Quand la souffrance de l’Histoire fait images

La France tarde toujours à régler ses comptes historiques, d’autant que depuis quelques années des voix des droites extrêmes, déculpabilisées, tentent de nous faire croire que ces retours sur le passé sont inutiles et vains. Toutes les tentatives artistiques pour réveiller ou révéler ces lieux marqués par l’histoire et gagnés par l‘oubli sont donc salutaires. C’est le cas du livre publié par André Frère « Camp de Rivesaltes Lieu de souffrance » réunissant les photographies de Flore et un texte scientifique.

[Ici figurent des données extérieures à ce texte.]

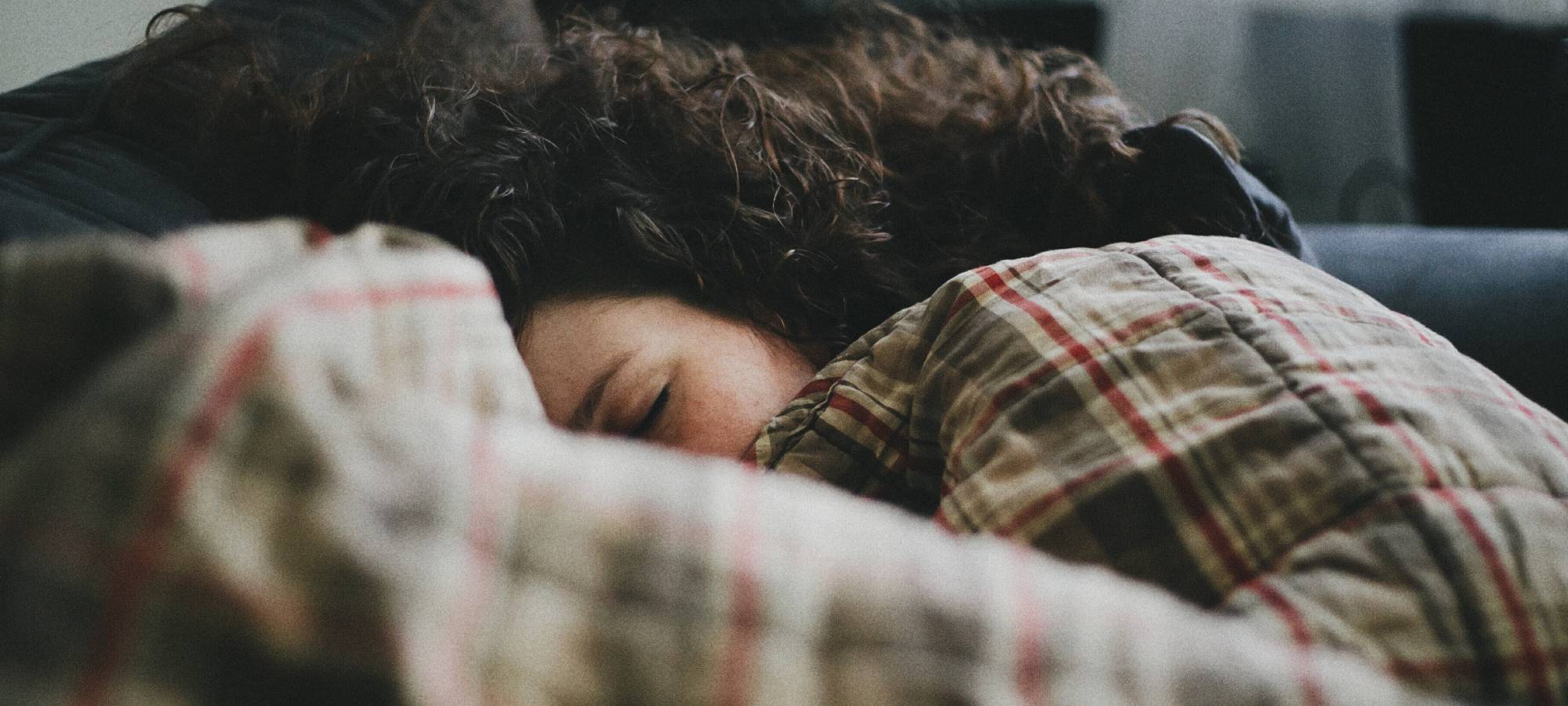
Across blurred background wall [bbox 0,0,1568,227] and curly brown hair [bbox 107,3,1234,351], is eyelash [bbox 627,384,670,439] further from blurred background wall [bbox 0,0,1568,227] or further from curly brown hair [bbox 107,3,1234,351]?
blurred background wall [bbox 0,0,1568,227]

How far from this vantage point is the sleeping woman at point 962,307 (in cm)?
37

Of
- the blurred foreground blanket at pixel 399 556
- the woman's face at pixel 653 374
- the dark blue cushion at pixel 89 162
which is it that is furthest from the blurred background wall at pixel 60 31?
the blurred foreground blanket at pixel 399 556

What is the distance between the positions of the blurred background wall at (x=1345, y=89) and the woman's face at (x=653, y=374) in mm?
708

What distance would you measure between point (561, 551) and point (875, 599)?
9cm

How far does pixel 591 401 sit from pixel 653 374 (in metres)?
0.04

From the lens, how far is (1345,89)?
5.04 ft

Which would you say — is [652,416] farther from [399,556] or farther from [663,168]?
[399,556]

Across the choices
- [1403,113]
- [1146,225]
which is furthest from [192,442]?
[1403,113]

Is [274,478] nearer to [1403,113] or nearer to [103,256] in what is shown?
[103,256]

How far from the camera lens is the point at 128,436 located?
0.73ft

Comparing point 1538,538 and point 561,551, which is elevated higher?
point 561,551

Artiste photographe franco-espagnole née en 1963 Flore se consacre à son travail personnel depuis 2008. Son premier livre Une femme française en Orient la désigne comme voyageuse sur des lieux marqués par l’Histoire. Ce livre regroupe les tirages aux sels d’argents réalisé par l’artiste et viré au sélénium donnant à l’ensemble une teinte nostalgique. De même un autre ouvrage Lointains souvenirs parcourt des paysages colorés à la main, errance en quête des lieux d’enfance de Marguerite Duras.quand Flore a découvert le camp de Rivesaltes p il a réveillé le souvenir de ceux où ses grand-parents étaient passés : elle a décidé de faire des photos avant sa destruction.
Ce travail a ensuite été soutenu par le Conseil Régional . Elle y produit deux séries Loin de l’Espoir tirages noir et blanc aux sels d’argent et Je me souviens de vous tirages pigmentaires d’après Polaroids. Les deux ont été réalisées en collaboration avec l’artiste par Guillaume Geneste et Guillaume Fleureau de La Chambre Noire à Paris. A l’ère du tout numérique il est significatif qu’un travail mémoriel soit ainsi opéré avec des techniques traditionnelles.

C’est le travail de Mathieu Pernot sur les gitans qui avait le premier attiré notre attention sur ce camp. Comme le révèle la préface de Denis Peschanski, Directeur de recherche au CNRS et Président du conseil , scientifique du Mémorial du Camp de Rivesaltes , le lieu tient une place dans l’histoire du XXe siècle très singulière. Installé près de Perpignan sur plus de 600 hectares y ont été retenus successivement des républicains espagnols fuyant la dictature de Franco, puis internés des juifs et tsiganes puis des collaborateurs ou des prisonniers de guerre. A la fin de la guerre d’Algérie y seront logés harkis, et autres rapatriés de la décolonisation, venus de Guinée ou d’Indochine notamment. Enfin jusqu’en 2005, une partie du Camp était un Centre de rétention pour les réfugiés expulsables.

Revenant sur ces lieux en déshérence elle ne souhaite pas s’attacher à telle ou telle communauté, d’où ce sous titre générique essayant de comprendre comment un tel lieu peut être le théâtre sur plusieurs décennies de tant de souffrances. Pour la première série dans un noir et blanc extrêmement contrasté elle rend compte de l’impression profondément angoissante du site dévasté. Revenant à son goût pour les couleurs sensuelles bien adaptées à rendre compte de l’action mémorielle la seconde série tente de redonner un sentiment de vie à ces mêmes ruines.